Menurut dia, sejumlah RUU diantaranya tentang RUU pertembakauan, RUU masyarakat adat hingga revisi UU aparatur sipil Negara (ASN).
Faktor lain yang menghambat penyelesaian RUU yakni ketidakhadiran pemerintah dalam pembahasan bersama DPR. Padahal kata Supratman, substansi pembahasan tinggal menyelesaikan satu hingga dua pasal saja.
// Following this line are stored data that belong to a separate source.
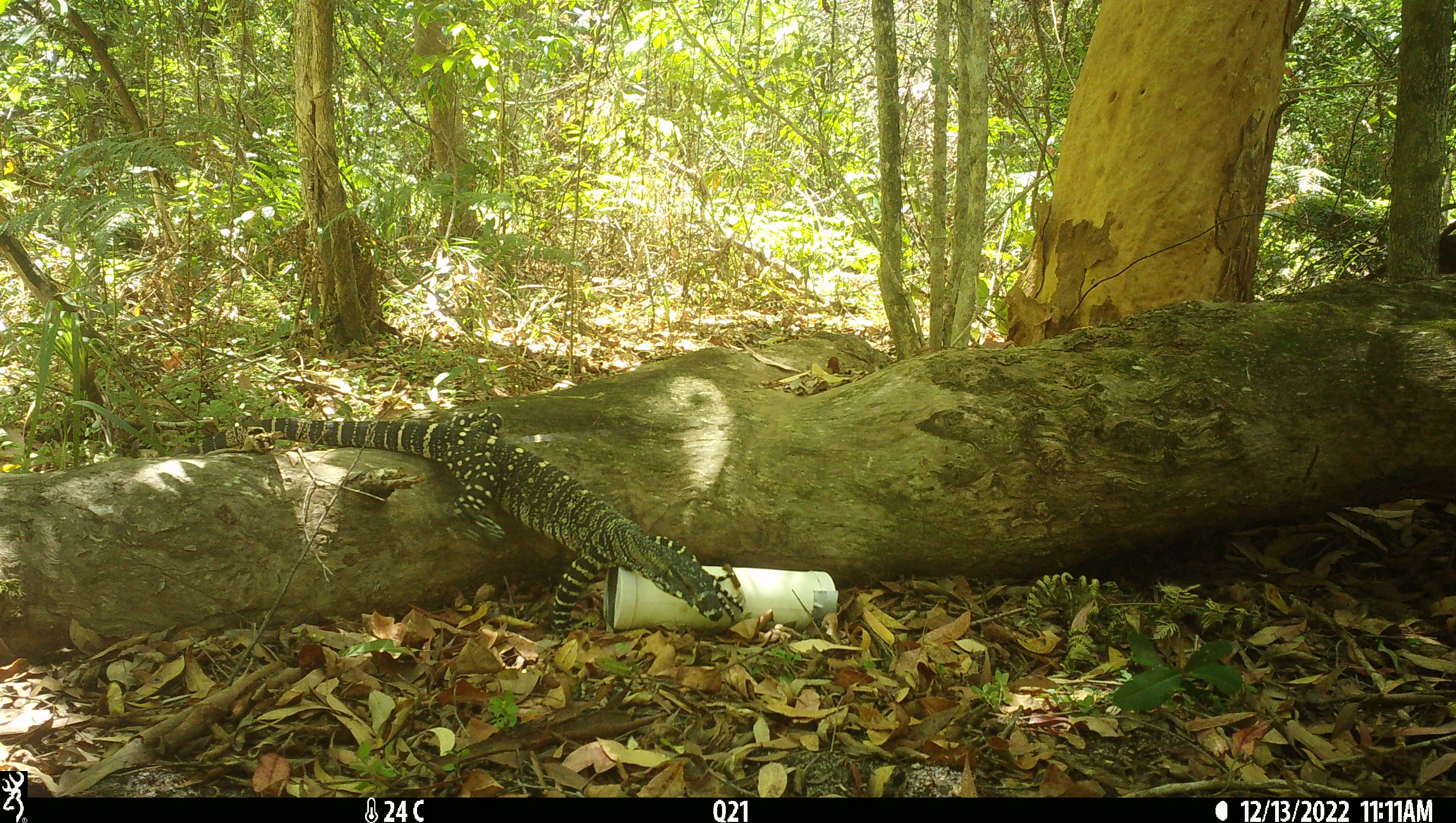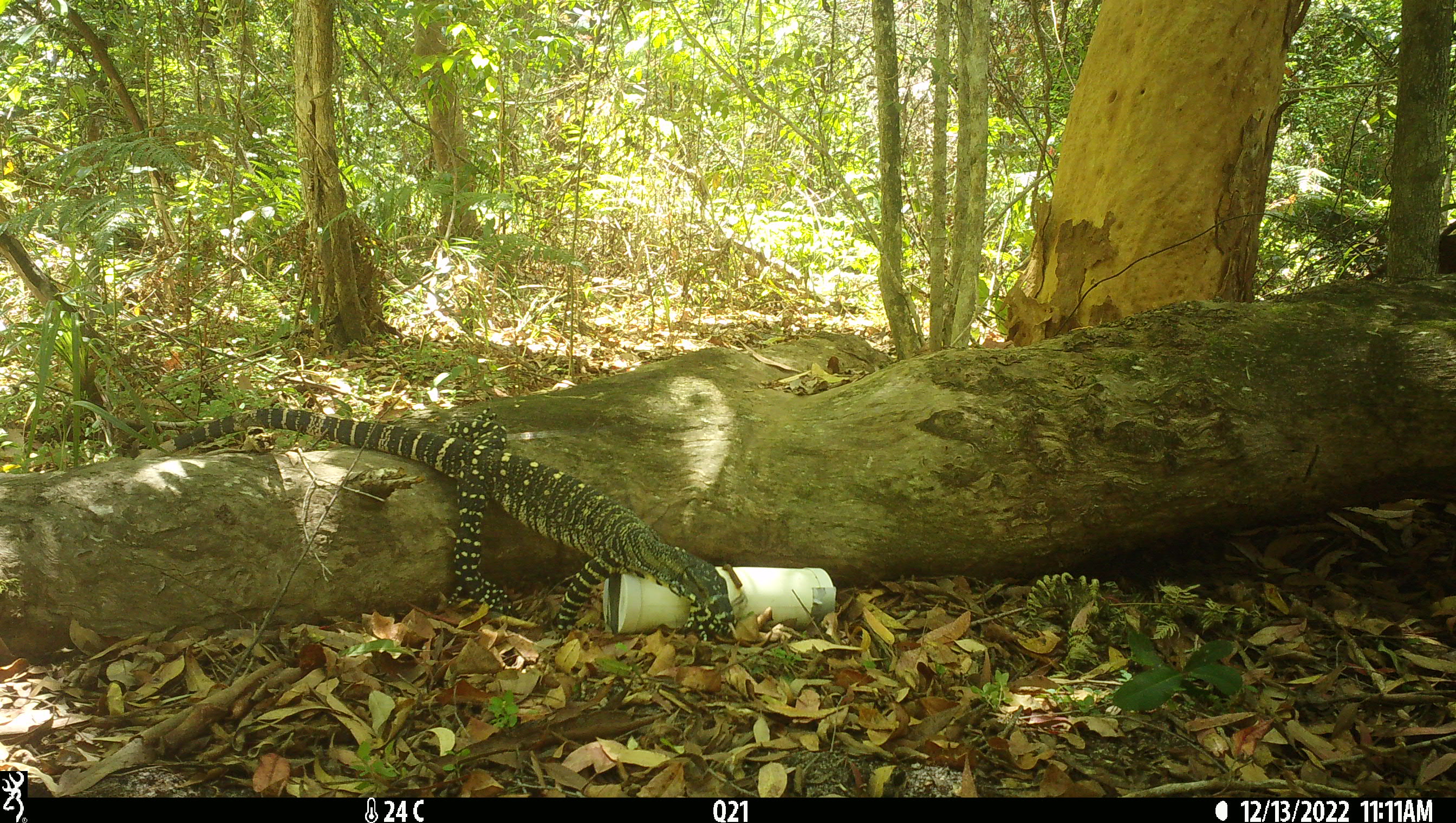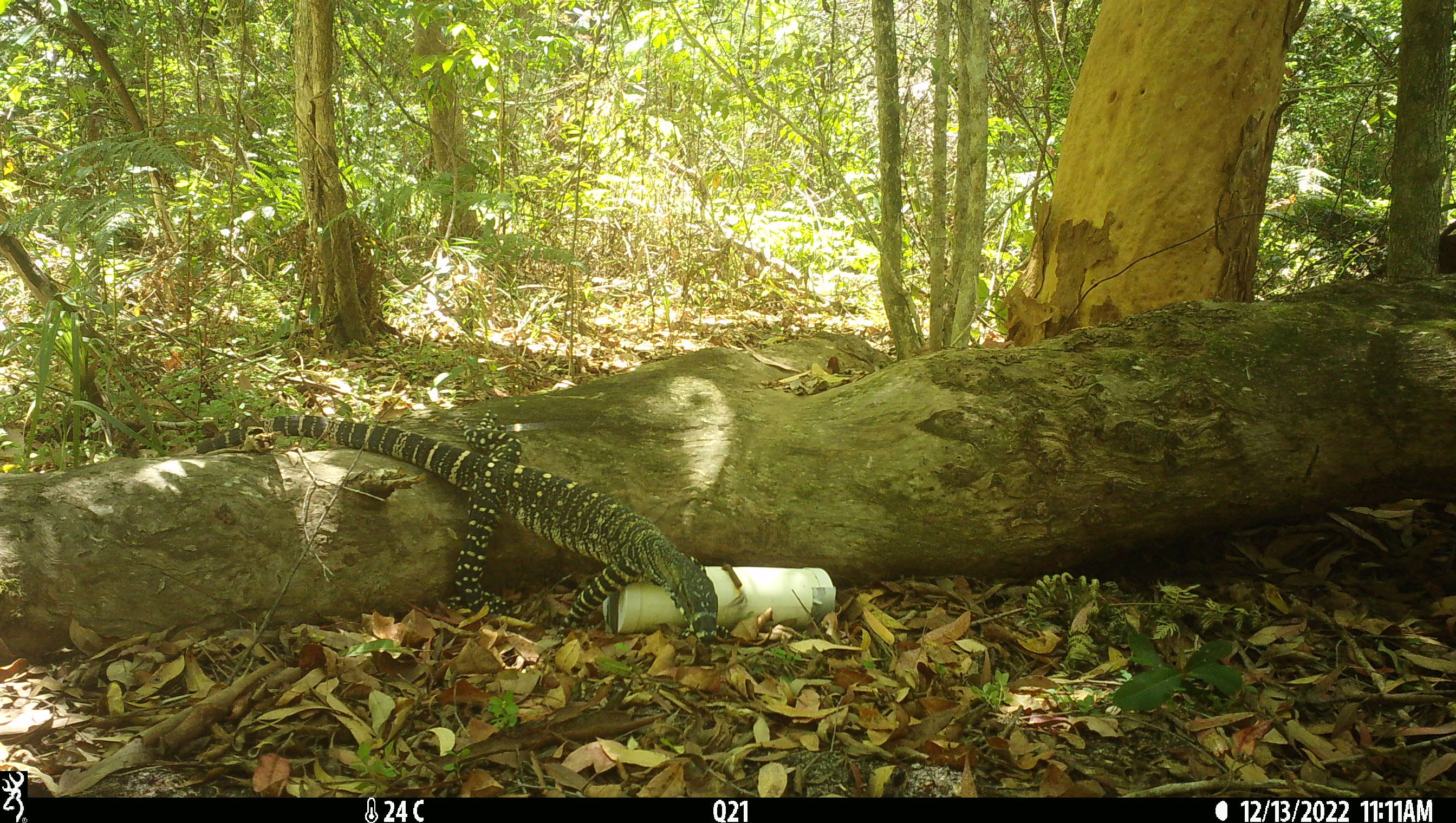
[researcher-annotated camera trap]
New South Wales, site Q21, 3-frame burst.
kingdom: Animalia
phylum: Chordata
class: Reptilia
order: Squamata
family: Varanidae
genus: Varanus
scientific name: Varanus varius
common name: lace monitor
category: goanna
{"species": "goanna (lace monitor) (Varanus varius)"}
Supratman mengharapkan presiden dapat memerintahkan atau pun memaksakan kementerian terkait untuk dapat hadir dalam pembahasan RUU tersebut.
“Intinya RUU yang belum selesai, baikk usulan pemerintah atau DPR dikarenakan pemerintah tidak hadir dalam pembahasan dan itu harus menjadi koreksi dari presiden,” jelas Supratman.
Sebelumnya, Jumat (19/7) Komisi VIII menerima Daftar Inventarisasi Masalah (DIM) dan daftar Anggota Pantia Kerja (Panja) Pemerintah terkait pembahasan Rancangan Undang-Undang Penghapusan Kekerasan Seksual (RUU PKS). Komisi VIII optimis dapat menuntaskan pembahasan undang-undang itu sebelum DPR periode 2014-2019 selesai masa jabatannya.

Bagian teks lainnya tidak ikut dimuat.